Gib die Zeilen von der Zeile mit "Is pixel 950" bis einschließlich der letzten Zeile der Einträge unverändert aus.

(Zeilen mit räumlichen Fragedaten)
◇ ◇ ◇ ◇ ◇ ◇ ◇

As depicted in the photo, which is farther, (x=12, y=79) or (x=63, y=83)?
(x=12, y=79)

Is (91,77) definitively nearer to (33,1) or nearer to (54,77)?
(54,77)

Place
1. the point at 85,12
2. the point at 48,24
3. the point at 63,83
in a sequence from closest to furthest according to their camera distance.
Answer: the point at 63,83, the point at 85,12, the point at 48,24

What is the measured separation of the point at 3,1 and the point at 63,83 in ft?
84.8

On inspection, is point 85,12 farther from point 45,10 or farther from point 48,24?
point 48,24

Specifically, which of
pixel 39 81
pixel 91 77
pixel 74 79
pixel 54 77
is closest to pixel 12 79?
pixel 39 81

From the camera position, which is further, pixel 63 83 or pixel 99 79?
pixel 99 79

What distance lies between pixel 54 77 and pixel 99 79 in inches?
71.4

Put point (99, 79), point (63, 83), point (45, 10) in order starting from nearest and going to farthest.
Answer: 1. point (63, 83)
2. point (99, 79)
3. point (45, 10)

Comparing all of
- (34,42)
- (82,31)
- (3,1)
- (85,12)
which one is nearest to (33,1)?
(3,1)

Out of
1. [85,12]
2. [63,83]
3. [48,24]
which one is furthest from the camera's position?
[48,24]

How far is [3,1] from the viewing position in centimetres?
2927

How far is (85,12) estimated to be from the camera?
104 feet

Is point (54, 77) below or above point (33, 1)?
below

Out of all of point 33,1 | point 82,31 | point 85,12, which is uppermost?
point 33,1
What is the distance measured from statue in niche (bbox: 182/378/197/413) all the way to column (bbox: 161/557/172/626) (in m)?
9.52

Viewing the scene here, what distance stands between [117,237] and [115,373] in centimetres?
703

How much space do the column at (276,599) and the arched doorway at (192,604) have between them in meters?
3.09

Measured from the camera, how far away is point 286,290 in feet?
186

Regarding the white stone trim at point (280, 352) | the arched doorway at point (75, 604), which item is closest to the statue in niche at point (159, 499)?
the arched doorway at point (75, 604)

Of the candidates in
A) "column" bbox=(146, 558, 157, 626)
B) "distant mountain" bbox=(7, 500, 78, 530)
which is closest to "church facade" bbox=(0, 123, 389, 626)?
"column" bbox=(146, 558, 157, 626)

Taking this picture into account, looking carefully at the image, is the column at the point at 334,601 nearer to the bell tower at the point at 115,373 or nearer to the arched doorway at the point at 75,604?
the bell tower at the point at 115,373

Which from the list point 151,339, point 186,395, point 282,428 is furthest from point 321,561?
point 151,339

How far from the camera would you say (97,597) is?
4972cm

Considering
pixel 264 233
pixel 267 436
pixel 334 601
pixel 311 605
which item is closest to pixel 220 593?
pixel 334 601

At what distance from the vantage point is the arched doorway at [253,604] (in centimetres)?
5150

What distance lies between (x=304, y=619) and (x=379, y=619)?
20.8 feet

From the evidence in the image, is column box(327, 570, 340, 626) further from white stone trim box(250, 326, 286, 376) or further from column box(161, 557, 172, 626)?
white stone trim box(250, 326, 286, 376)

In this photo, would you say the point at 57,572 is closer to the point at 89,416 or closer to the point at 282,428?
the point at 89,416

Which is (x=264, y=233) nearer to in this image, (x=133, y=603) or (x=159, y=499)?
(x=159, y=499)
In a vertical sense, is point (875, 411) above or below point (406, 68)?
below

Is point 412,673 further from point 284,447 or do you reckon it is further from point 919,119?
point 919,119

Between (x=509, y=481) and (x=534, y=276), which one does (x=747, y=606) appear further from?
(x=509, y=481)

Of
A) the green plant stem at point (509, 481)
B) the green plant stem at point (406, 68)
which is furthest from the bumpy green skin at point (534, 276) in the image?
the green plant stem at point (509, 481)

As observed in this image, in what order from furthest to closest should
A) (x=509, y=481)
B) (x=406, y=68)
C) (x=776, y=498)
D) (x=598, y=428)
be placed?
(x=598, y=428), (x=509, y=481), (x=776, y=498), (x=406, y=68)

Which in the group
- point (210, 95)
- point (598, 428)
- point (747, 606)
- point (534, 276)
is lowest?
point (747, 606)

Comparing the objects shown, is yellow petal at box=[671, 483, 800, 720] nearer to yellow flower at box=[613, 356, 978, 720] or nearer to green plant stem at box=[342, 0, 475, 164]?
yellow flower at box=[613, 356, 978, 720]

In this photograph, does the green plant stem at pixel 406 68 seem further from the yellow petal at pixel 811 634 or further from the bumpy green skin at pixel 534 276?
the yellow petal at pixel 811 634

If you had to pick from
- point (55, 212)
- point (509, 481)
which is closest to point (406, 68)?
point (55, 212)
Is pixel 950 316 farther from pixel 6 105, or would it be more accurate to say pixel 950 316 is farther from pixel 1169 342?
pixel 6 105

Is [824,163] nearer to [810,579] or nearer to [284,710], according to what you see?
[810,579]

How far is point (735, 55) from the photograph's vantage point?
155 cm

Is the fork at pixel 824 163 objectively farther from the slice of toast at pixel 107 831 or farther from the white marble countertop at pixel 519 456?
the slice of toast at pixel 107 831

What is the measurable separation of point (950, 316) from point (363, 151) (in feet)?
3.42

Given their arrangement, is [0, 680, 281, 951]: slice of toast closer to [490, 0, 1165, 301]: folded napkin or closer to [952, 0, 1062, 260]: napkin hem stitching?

◇ ◇ ◇ ◇ ◇ ◇ ◇

§ Lösung:
Is pixel 950 316 farther from pixel 6 105, or would it be more accurate to say pixel 950 316 is farther from pixel 1169 342?
pixel 6 105

Is [824,163] nearer to [810,579] or nearer to [284,710], according to what you see?
[810,579]

How far is point (735, 55) from the photograph's vantage point?
155 cm

Is the fork at pixel 824 163 objectively farther from the slice of toast at pixel 107 831 or farther from the white marble countertop at pixel 519 456?
the slice of toast at pixel 107 831

What is the measurable separation of point (950, 316) from point (363, 151) (in feet)?
3.42

Given their arrangement, is [0, 680, 281, 951]: slice of toast closer to [490, 0, 1165, 301]: folded napkin or closer to [952, 0, 1062, 260]: napkin hem stitching?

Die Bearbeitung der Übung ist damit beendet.